Annual Students Conferences at Humboldt: Conferences
 
Multiple Cultures - Multiple Perspectives. Questions of Identity and Urbanity in a Transnational Context


Abstracts of Papers

Laimas Fergizas:
Refugee Migration as Founding Basis of Multiculturalism

During last decades of the 20th century numbers of western nations-states have been transformed into urban multicultural societies simply by the fact of constant flow of immigrants of different backgrounds of race and religion from around the world. This trend is set to continue firmly in the future bringing its benefits and challenges of building the multicultural societies.

My paper will examine the choices of an individual asylum seeker in the western urban environments. As time after immigration goes on, individual asylum seekers tend to reconsider their identities in new cultural soil. Decisions need to be made about whether to go home; whether to keep someone at home to look after the family house, farm or business; or whether to uproot the family members left at home and reunite the family in the urban areas of the host country.

After asylum in multicultural urban environments becomes permanent, the issue of local integration or resettlement arises: the refugee may become an established resident forming new ethnic and cultural communities in the metropolitan areas.
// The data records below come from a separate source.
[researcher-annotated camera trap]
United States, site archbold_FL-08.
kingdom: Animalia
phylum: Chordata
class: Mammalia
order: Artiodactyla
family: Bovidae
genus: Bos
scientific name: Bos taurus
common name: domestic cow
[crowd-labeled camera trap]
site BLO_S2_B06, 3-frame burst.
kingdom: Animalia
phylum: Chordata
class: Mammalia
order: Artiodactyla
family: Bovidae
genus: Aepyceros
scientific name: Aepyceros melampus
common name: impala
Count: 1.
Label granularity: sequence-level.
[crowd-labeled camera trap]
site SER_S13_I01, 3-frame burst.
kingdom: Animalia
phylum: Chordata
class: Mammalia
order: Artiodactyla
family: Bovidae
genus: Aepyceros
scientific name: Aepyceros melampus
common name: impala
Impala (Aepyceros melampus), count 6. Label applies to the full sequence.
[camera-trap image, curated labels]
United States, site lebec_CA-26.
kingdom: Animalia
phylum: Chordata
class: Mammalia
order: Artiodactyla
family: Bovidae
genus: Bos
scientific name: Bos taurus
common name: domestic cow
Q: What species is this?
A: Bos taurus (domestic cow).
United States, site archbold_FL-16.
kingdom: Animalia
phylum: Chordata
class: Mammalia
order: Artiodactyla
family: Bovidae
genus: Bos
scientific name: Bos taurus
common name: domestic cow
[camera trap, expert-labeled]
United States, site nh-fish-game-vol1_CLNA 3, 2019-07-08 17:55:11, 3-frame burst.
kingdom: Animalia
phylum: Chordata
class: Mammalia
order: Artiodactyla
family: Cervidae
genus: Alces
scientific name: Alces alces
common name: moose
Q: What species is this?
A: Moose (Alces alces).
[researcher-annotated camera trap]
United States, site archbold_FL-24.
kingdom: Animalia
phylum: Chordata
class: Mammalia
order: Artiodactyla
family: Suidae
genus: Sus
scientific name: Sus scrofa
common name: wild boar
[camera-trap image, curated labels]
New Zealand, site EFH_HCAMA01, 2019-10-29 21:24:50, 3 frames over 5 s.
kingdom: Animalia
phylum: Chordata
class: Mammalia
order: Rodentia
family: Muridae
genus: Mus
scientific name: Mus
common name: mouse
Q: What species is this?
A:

The other possible way of 'resolution' of displacement often takes a long time, which is not anticipated by engaged governmental bodies. Thus the displaced persons are often deemed to find themselves in a state of protracted limbo. New nationality or citizenship may not be easily acquired or re-acquired, and are often disputed or problematic. People in such circumstances develop ambiguous relationships towards the urban places in which they find themselves.

My thesis will conclude that temporary status of refugees in their place of asylum should not last long: either the conditions that forced flight are resolved and the displaced should go home, or the displaced should be incorporated permanently into emerging multicultural communities. These statuses or 'solutions' are linked to distinct physical locations, although they might be conceived as applying to individuals who have no own choices to make decisions on their identities in relation to places of physical being.